-------- DATA PROVIDED

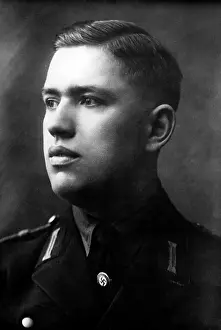 Hofer: Franz Hofer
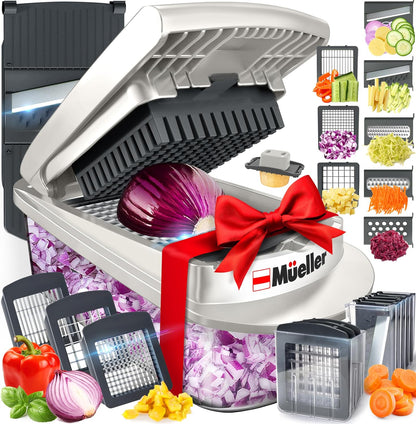 Blade Vegetable Chopper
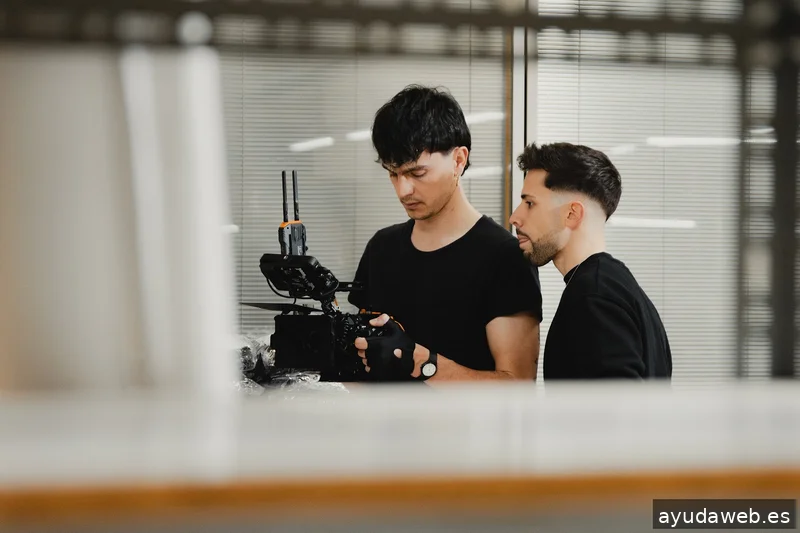 Yago Rodríguez FilmMaker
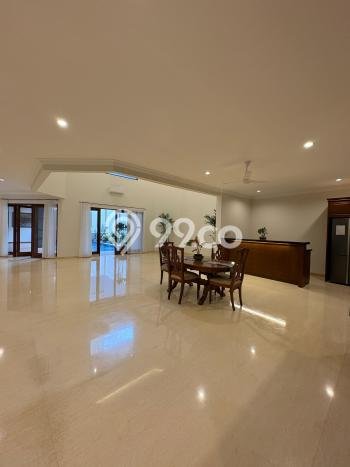 For Sale! Premium House LT 650m2 Desain Elegan di Lebak Bulus For Sale! Premium House LT 650m2 Desain Elegan di Lebak Bulus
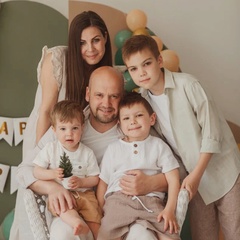 Дарья Левитан, 41 год, Москва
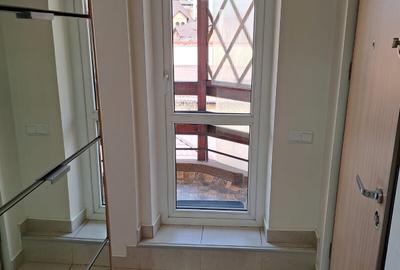 Apartament 2 camere Moșilor | Etaj 2/2 | Mobilat și utilat | Boxă inclusă - 8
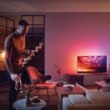 (P) The One by Philips Tv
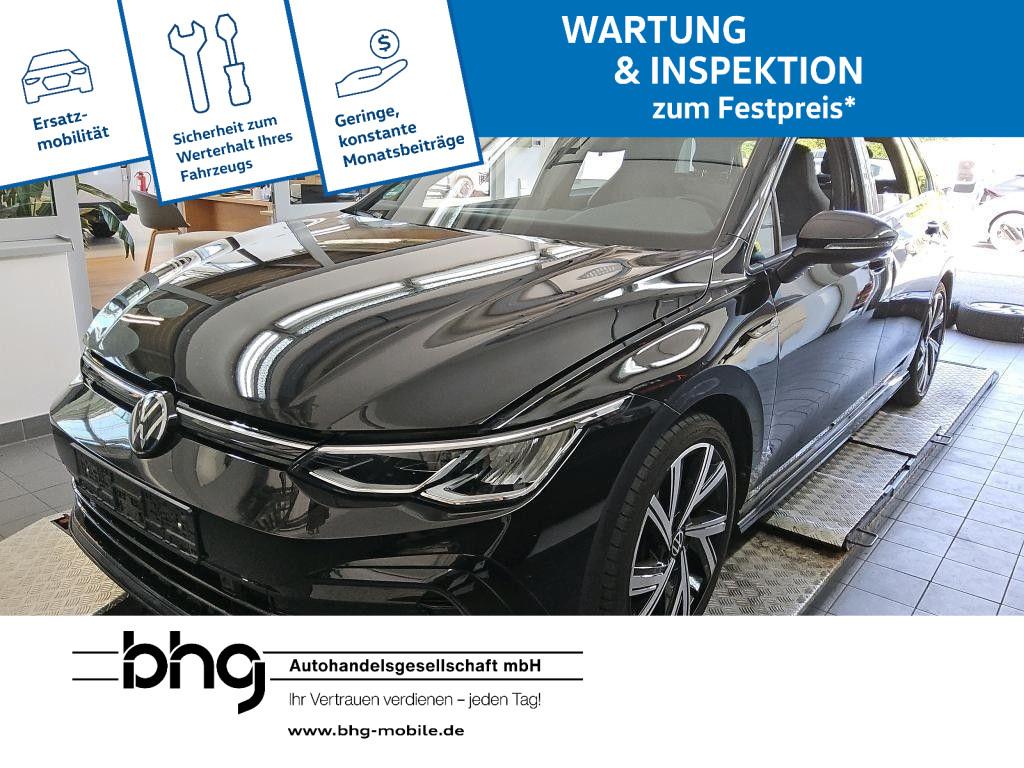 Volkswagen Golf Variant 2.0 TDI DSG R-LINE, миниатюра 12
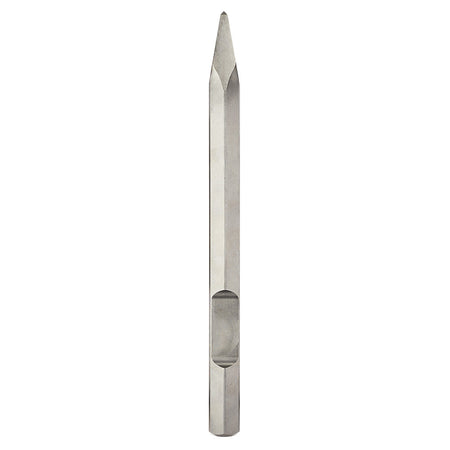 Milwaukee 48-62-4001 - 1-1/8 in. Hex 16 in. Moil Point - Wise Line Tools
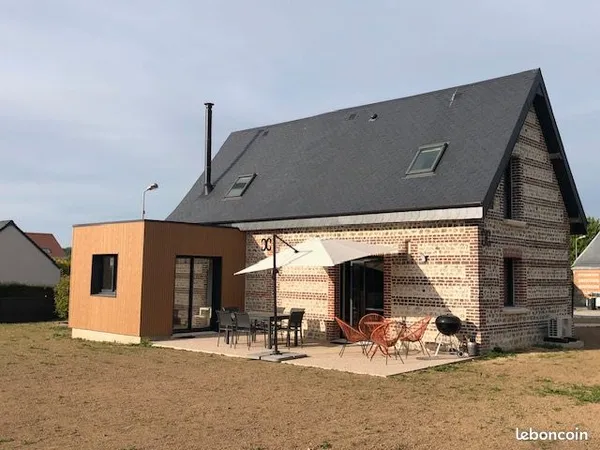 Location meublé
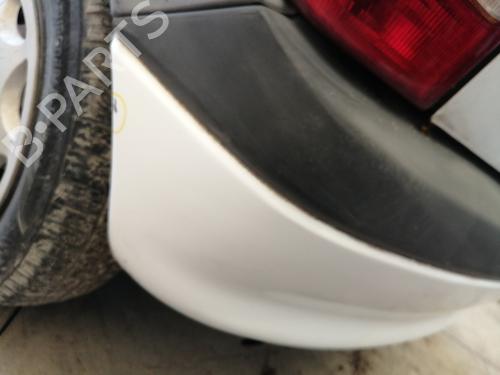 Rear bumper OPEL CORSA B (S93) 1.7 D (F08, F68, M68) | BP27092008C8 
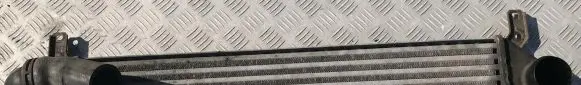 Seat Alhambra (Mk1) Intercooler radiator 7m3145805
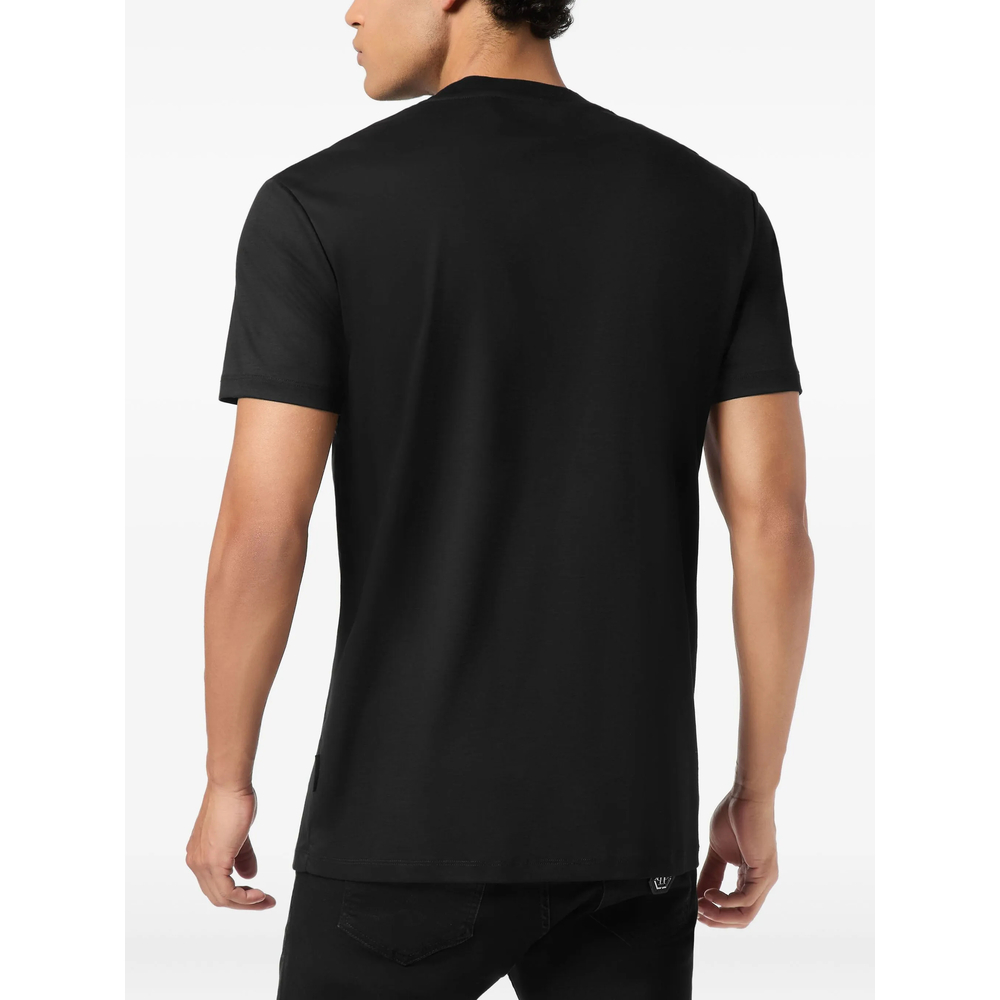 Round Neck T-Shirt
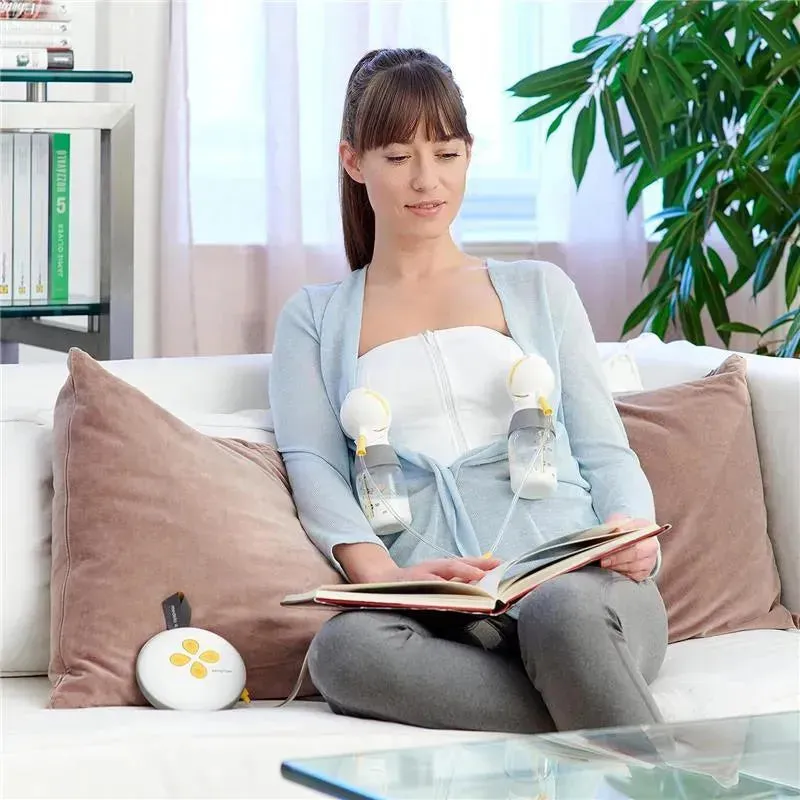 Medela - Freestyle Flex and Swing Maxi Spare - Image 5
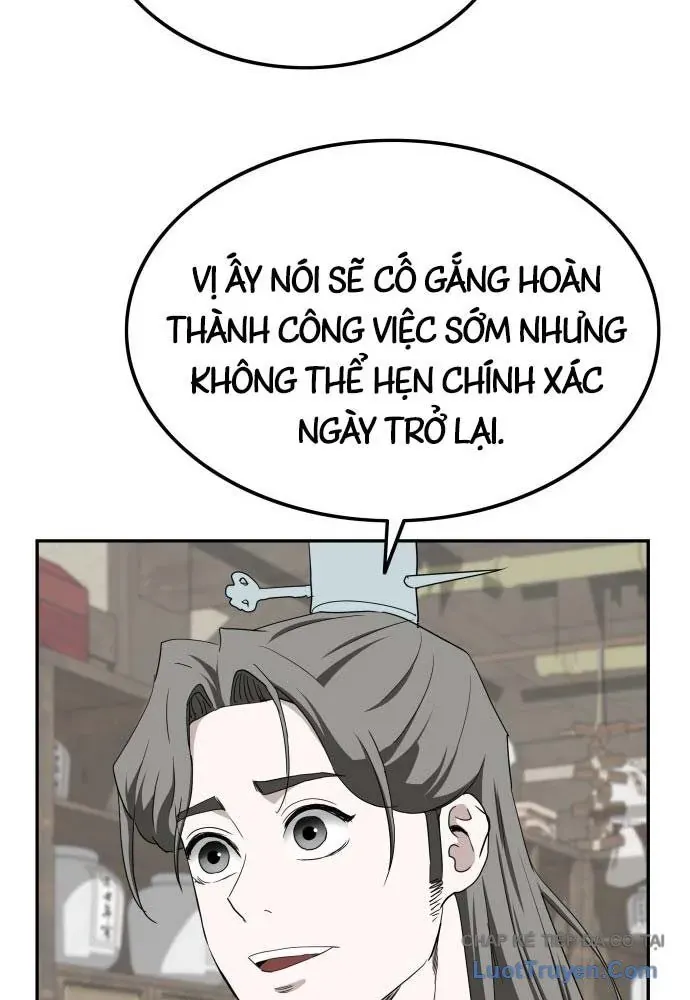 Ma Đạo Nhất Kiếm - Chapter 6 - Page 122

----------------

* WHAT YOU WILL DO
Reproduce every line of the listing above word for word, leaving out the pictures.

* ANSWER AREA
 Hofer: Franz Hofer
 Blade Vegetable Chopper
 Yago Rodríguez FilmMaker
 For Sale! Premium House LT 650m2 Desain Elegan di Lebak Bulus For Sale! Premium House LT 650m2 Desain Elegan di Lebak Bulus
 Дарья Левитан, 41 год, Москва
 Apartament 2 camere Moșilor | Etaj 2/2 | Mobilat și utilat | Boxă inclusă - 8
 (P) The One by Philips Tv
 Volkswagen Golf Variant 2.0 TDI DSG R-LINE, миниатюра 12
 Milwaukee 48-62-4001 - 1-1/8 in. Hex 16 in. Moil Point - Wise Line Tools
 Location meublé
 Rear bumper OPEL CORSA B (S93) 1.7 D (F08, F68, M68) | BP27092008C8 
 Seat Alhambra (Mk1) Intercooler radiator 7m3145805
 Round Neck T-Shirt
 Medela - Freestyle Flex and Swing Maxi Spare - Image 5
 Ma Đạo Nhất Kiếm - Chapter 6 - Page 122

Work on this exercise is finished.